» **What needs to be done**:
Copy everything from the line containing "From among the options" down to the end of the records, replacing "stadium upper deck" with "upper grandstand" and keeping all else unchanged. Leave the pictures out of your copy.

Entries on spatial positioning:
"""
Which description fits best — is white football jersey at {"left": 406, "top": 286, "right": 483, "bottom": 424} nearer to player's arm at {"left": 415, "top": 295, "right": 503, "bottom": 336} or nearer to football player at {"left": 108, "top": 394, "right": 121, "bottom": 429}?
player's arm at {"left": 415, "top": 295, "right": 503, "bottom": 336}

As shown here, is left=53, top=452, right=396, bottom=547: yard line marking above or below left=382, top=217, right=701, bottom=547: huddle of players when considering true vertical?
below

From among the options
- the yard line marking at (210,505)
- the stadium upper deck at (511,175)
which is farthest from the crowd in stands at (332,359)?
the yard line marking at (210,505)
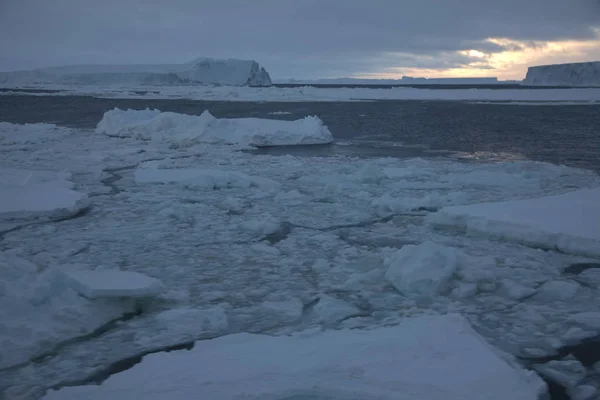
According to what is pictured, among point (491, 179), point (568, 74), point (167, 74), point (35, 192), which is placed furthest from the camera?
point (167, 74)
"""
» **Output below**:
From among the options
- the yard line marking at (210,505)
- the upper grandstand at (511,175)
which is farthest from the crowd in stands at (332,359)?
the yard line marking at (210,505)
According to what is pictured, among point (491, 179), point (568, 74), point (167, 74), point (35, 192), which is placed furthest from the camera?
point (167, 74)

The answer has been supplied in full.